Page extract.
[Begin]
Re: [RFC PATCH v1 0/5] Alternative mTHP swap allocator improvements

Barry Song <baohua@xxxxxxxxxx> · Wed, 19 Jun 2024 21:11:39 +1200

On Wed, Jun 19, 2024 at 11:27 AM Ryan Roberts <ryan.roberts@xxxxxxx> wrote:
>
> Hi All,
>
> Chris has been doing great work at [1] to clean up my mess in the mTHP swap
> entry allocator. But Barry posted a test program and results at [2] showing that
> even with Chris's changes, there are still some fallbacks (around 5% - 25% in
> some cases). I was interested in why that might be and ended up putting this PoC
> patch set together to try to get a better understanding. This series ends up
> achieving 0% fallback, even with small folios ("-s") enabled. I haven't done
> much testing beyond that (yet) but thought it was worth posting on the strength
> of that result alone.
>
> At a high level this works in a similar way to Chris's series; it marks a
> cluster as being for a particular order and if a new cluster cannot be allocated
> then it scans through the existing non-full clusters. But it does it by scanning
> through the clusters rather than assembling them into a list. Cluster flags are
> used to mark clusters that have been scanned and are known not to have enough
> contiguous space, so the efficiency should be similar in practice.
[End]
Given instruction 1.
List every percentage figure that appears in the quoted message of the mTHP swap allocator post.
Given instruction 2.
Carry on the mTHP swap allocator post from its last sentence.

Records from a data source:
[Begin]
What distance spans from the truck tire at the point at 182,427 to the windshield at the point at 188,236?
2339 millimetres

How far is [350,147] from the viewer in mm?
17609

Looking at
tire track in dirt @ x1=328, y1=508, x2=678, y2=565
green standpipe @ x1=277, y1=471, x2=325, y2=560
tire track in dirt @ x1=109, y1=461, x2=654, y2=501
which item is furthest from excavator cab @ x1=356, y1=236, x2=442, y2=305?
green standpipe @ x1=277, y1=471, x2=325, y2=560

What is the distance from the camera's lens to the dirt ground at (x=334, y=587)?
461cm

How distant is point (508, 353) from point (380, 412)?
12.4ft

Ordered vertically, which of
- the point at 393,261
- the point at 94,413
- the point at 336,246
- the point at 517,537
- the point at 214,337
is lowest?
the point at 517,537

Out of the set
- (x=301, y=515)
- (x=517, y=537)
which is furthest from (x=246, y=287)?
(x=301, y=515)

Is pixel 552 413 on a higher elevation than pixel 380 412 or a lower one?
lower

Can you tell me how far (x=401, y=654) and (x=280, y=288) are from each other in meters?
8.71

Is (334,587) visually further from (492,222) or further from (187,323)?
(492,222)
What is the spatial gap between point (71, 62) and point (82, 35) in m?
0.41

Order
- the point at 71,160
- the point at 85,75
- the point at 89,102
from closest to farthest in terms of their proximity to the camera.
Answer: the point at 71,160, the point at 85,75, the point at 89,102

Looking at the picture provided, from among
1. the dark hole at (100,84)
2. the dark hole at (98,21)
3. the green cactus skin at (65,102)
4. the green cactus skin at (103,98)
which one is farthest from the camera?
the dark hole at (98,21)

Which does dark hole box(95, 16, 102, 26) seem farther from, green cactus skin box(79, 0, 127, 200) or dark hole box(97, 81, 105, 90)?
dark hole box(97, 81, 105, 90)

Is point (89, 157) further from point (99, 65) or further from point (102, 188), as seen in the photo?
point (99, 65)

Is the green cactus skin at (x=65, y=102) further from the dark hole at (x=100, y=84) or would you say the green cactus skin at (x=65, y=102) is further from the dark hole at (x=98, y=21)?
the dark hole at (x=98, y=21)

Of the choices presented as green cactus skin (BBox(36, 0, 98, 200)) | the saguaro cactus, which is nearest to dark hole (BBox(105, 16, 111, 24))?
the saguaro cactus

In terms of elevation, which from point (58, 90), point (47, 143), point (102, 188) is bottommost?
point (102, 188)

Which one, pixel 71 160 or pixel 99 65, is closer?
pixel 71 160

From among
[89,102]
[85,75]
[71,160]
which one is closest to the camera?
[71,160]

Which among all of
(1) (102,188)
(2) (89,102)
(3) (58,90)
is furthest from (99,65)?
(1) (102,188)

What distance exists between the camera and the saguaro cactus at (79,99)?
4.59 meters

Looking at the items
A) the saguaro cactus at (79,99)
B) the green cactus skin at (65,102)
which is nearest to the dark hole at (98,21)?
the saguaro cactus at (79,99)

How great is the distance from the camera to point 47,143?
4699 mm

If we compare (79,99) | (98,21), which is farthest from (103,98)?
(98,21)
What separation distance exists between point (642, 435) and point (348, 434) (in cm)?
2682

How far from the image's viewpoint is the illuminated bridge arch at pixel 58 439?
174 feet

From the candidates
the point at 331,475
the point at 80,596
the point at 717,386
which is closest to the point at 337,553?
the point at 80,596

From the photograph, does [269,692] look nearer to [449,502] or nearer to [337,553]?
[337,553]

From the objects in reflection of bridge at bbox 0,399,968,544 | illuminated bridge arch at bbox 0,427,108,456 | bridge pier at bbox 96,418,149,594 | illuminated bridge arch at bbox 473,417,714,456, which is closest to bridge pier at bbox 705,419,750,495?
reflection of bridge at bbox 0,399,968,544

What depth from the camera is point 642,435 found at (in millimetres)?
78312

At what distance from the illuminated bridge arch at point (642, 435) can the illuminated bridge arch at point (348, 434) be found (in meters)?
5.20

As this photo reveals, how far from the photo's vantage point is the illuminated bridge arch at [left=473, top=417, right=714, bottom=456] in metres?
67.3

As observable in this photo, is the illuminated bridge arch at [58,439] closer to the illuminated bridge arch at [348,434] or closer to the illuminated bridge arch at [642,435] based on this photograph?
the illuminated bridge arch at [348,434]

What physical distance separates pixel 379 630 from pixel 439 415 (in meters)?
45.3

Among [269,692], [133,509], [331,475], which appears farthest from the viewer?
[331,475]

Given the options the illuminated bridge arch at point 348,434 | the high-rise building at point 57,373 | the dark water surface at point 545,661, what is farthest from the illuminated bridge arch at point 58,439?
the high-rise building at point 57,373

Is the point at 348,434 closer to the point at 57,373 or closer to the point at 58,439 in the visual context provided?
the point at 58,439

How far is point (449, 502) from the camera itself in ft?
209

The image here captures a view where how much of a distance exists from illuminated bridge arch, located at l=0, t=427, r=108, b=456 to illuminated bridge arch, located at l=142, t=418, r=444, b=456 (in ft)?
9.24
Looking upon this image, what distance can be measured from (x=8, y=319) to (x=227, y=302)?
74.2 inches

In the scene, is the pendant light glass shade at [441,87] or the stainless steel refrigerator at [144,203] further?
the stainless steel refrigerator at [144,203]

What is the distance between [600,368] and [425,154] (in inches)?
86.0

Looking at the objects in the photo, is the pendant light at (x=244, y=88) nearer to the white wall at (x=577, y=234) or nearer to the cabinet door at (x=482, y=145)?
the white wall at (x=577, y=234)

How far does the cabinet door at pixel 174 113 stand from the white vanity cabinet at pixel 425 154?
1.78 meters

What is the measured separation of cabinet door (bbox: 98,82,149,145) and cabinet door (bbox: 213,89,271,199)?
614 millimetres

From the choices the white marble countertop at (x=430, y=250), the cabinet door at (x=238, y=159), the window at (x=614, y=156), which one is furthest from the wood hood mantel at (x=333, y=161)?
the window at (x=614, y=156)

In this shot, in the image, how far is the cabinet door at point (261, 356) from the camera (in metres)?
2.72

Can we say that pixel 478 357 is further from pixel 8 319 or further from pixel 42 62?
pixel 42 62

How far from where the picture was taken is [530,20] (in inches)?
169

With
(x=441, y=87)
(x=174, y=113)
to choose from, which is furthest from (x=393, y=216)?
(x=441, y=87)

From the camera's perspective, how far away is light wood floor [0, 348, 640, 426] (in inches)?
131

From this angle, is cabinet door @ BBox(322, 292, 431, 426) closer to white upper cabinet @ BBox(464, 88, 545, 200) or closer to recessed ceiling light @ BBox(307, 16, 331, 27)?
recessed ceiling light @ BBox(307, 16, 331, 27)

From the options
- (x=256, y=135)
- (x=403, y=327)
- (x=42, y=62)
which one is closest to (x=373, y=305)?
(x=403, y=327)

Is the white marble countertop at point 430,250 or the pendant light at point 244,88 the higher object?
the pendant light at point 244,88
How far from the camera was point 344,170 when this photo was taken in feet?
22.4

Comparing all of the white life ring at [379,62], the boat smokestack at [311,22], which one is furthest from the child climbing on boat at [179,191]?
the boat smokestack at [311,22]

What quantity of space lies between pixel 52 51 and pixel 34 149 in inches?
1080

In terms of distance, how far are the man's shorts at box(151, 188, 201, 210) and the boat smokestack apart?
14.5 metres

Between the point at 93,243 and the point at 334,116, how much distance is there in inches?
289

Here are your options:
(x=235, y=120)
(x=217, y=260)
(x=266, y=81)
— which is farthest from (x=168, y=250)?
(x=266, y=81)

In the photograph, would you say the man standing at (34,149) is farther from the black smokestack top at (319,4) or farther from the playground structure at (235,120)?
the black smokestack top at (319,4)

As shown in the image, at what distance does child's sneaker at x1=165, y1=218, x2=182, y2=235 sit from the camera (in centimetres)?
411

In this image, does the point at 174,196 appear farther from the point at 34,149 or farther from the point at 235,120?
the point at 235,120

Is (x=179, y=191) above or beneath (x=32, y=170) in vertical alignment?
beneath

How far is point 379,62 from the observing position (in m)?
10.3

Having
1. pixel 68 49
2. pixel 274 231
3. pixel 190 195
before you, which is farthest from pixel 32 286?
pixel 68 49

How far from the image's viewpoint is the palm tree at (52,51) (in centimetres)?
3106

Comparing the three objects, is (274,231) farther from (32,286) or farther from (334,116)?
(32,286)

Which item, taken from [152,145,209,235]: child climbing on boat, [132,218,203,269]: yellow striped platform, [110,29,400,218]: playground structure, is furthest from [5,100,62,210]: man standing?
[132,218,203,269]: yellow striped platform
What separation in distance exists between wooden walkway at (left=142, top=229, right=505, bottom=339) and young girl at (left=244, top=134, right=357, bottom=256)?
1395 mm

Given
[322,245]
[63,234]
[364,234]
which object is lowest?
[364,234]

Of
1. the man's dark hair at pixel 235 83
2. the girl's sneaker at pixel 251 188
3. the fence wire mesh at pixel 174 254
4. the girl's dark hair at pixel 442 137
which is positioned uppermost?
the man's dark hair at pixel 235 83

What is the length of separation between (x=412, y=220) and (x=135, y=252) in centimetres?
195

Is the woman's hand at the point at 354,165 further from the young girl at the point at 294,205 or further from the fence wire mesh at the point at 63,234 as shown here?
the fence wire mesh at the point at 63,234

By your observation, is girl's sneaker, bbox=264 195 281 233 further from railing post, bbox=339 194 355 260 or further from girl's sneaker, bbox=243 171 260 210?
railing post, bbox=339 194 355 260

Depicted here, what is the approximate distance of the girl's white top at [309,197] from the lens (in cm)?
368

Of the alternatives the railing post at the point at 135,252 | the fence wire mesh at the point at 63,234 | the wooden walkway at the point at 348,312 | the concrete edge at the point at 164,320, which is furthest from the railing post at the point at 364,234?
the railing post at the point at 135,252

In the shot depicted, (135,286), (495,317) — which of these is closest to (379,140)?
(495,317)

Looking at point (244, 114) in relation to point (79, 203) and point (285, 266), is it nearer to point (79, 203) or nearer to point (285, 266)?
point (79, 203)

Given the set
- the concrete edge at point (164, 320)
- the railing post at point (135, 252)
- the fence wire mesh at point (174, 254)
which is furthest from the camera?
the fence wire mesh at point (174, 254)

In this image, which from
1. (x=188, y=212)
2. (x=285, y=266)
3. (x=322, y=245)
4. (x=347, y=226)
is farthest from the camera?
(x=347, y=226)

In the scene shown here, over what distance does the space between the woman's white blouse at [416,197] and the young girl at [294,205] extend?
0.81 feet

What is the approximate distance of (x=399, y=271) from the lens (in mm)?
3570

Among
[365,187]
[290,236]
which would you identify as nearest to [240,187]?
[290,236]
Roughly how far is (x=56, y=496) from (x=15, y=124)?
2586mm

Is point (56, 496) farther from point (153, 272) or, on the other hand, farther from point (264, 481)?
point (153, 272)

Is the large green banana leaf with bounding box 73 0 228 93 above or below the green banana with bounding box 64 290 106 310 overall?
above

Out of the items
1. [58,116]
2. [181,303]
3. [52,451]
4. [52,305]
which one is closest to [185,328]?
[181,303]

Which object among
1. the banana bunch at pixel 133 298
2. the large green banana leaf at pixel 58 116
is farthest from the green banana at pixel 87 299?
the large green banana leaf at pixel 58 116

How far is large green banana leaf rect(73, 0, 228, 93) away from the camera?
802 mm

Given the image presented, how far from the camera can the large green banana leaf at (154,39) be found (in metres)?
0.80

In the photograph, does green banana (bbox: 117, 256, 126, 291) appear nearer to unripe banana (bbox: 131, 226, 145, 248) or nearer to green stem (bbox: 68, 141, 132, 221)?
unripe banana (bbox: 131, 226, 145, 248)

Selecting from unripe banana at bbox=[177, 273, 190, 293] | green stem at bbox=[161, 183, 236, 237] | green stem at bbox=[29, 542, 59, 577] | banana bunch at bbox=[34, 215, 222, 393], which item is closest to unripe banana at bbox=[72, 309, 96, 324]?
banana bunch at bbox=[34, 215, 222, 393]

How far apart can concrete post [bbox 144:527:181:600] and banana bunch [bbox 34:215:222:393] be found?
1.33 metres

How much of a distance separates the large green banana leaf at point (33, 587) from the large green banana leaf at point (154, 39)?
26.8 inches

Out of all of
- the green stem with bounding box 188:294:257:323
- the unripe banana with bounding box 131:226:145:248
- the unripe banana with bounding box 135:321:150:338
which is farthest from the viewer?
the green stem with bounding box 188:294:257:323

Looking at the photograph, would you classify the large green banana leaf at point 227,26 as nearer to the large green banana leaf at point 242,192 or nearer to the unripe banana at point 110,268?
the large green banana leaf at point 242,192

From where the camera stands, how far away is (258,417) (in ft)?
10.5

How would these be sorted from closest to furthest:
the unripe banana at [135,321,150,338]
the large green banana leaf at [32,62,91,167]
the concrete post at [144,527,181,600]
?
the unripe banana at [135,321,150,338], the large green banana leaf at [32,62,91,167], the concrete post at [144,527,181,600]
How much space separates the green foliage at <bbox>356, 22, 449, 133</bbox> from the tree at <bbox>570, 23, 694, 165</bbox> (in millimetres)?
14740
[End]
Right answer 1.
5%, 25%, 0%

Right answer 2.
>
> Because its not based around a linked list, there is less churn and I'm
> wondering if this is perhaps easier to review and potentially even get into
> v6.10-rcX to fix up what's already there, rather than having to wait until v6.11
> for Chris's series? I know Chris has a larger roadmap of improvements, so at
> best I see this as a tactical fix that will ultimately be superseeded by Chris's
> work.
>
> There are a few differences to note vs Chris's series:
>
> - order-0 fallback scanning is still allowed in any cluster; the argument in the
>   past was that swap should always use all the swap space, so I've left this
>   mechanism in. It is only a fallback though; first the the new per-order
>   scanner is invoked, even for order-0, so if there are free slots in clusters
>   already assigned for order-0, then the allocation will go there.
>
> - CPUs can steal slots from other CPU's current clusters; those clusters remain
>   scannable while they are current for a CPU and are only made unscannable when
>   no more CPUs are scanning that particular cluster.
>
> - I'm preferring to allocate a free cluster ahead of per-order scanning, since,
>   as I understand it, the original intent of a per-cpu current cluster was to
>   get pages for an application adjacent in the swap to speed up IO.
>
> I'd be keen to hear if you think we could get something like this into v6.10 to
> fix the mess - I'm willing to work quickly to address comments and do more
> testing. If not, then this is probably just a distraction and we should
> concentrate on Chris's series.

Ryan, thank you very much for accomplishing this.

I am getting Shuai Yuan's (CC'd) help to collect the latency histogram of
add_to_swap() for both your approach and Chris's. I will update you with
the results ASAP.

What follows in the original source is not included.